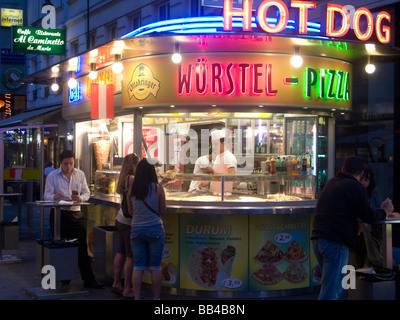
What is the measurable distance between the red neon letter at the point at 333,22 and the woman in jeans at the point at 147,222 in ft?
9.70

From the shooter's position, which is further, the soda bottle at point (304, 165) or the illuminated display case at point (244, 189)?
the soda bottle at point (304, 165)

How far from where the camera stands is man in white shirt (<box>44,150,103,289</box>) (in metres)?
8.70

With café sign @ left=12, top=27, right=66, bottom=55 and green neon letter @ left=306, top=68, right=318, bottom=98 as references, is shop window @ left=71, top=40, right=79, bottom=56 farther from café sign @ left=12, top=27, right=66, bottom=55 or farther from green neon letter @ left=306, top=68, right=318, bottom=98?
green neon letter @ left=306, top=68, right=318, bottom=98

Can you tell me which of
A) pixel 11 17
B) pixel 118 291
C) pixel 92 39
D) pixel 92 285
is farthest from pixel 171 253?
pixel 11 17

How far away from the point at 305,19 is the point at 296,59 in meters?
0.69

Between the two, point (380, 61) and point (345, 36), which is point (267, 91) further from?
point (380, 61)

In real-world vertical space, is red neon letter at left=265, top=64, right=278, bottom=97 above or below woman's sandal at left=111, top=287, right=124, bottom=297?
above

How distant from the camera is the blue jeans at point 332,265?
236 inches

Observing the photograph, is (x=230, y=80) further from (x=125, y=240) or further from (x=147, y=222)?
(x=125, y=240)

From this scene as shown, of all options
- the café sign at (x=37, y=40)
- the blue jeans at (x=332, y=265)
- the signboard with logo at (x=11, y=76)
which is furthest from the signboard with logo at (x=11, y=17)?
the blue jeans at (x=332, y=265)

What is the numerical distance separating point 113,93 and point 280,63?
10.0 feet

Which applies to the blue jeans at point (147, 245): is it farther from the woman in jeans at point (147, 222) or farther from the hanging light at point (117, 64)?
the hanging light at point (117, 64)

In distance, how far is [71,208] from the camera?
28.7ft

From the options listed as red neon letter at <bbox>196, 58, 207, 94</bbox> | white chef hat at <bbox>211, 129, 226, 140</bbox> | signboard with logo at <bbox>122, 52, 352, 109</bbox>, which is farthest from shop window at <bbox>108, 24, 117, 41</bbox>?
red neon letter at <bbox>196, 58, 207, 94</bbox>
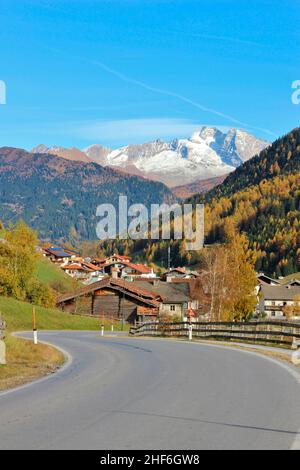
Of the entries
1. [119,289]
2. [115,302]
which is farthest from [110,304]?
[119,289]

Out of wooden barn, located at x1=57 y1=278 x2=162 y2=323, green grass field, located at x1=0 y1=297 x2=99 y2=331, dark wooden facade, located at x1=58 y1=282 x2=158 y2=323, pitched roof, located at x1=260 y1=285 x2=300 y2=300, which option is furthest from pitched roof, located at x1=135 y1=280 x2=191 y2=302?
pitched roof, located at x1=260 y1=285 x2=300 y2=300

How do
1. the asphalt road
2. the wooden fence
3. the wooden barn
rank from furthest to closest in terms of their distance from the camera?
the wooden barn
the wooden fence
the asphalt road

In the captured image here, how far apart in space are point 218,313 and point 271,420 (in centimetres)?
6103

###

§ Problem to work on: Make a verbatim copy of all the entries and strip out the pictures.

§ Solution:
What is the measurable distance between the red neon letter at the point at 333,22 and the woman in jeans at the point at 147,222 in ft?
9.70

From the shooter's position, which is further, the soda bottle at point (304, 165) or the illuminated display case at point (244, 189)?
the soda bottle at point (304, 165)

How far from where the camera stands is man in white shirt (<box>44,150,103,289</box>) (in metres)?
8.70

With café sign @ left=12, top=27, right=66, bottom=55 and green neon letter @ left=306, top=68, right=318, bottom=98 as references, is shop window @ left=71, top=40, right=79, bottom=56 farther from café sign @ left=12, top=27, right=66, bottom=55 or farther from green neon letter @ left=306, top=68, right=318, bottom=98?
green neon letter @ left=306, top=68, right=318, bottom=98

Can you tell me which of
A) pixel 11 17
B) pixel 118 291
C) pixel 92 39
D) pixel 92 285
is farthest from pixel 171 253?
pixel 11 17

How far away from the point at 305,19 is the point at 296,59 in meters?
0.69

Between the two, point (380, 61) and point (345, 36), which is point (267, 91) further from?
point (380, 61)

In real-world vertical space, is red neon letter at left=265, top=64, right=278, bottom=97 above or below woman's sandal at left=111, top=287, right=124, bottom=297?
above

How distant from the camera is the blue jeans at point 332,265?
236 inches

Observing the photograph, is (x=230, y=80) further from (x=125, y=240) or further from (x=147, y=222)?
(x=125, y=240)

From this scene as shown, of all options
- the café sign at (x=37, y=40)
- the blue jeans at (x=332, y=265)
- the signboard with logo at (x=11, y=76)
which is furthest from the signboard with logo at (x=11, y=17)?
the blue jeans at (x=332, y=265)

What is the numerical distance separating point 113,93 and point 280,63?
10.0 feet

Which applies to the blue jeans at point (147, 245): is it farther from the woman in jeans at point (147, 222) or farther from the hanging light at point (117, 64)?
the hanging light at point (117, 64)

In distance, how far is [71,208] from the camera?
28.7ft

From the options listed as red neon letter at <bbox>196, 58, 207, 94</bbox> | white chef hat at <bbox>211, 129, 226, 140</bbox> | signboard with logo at <bbox>122, 52, 352, 109</bbox>, which is farthest from shop window at <bbox>108, 24, 117, 41</bbox>?
red neon letter at <bbox>196, 58, 207, 94</bbox>
Of the entries
1. [119,289]
2. [115,302]
which is farthest from [110,304]?
[119,289]

Out of wooden barn, located at x1=57 y1=278 x2=162 y2=323, green grass field, located at x1=0 y1=297 x2=99 y2=331, dark wooden facade, located at x1=58 y1=282 x2=158 y2=323, pitched roof, located at x1=260 y1=285 x2=300 y2=300, which option is furthest from pitched roof, located at x1=135 y1=280 x2=191 y2=302?
pitched roof, located at x1=260 y1=285 x2=300 y2=300

How do
1. the asphalt road
2. the wooden fence
3. the wooden barn
rank from furthest to closest in terms of their distance from the camera?
the wooden barn
the wooden fence
the asphalt road

In the captured image here, how far apart in space are point 218,313 and point 271,420 (in centimetres)?
6103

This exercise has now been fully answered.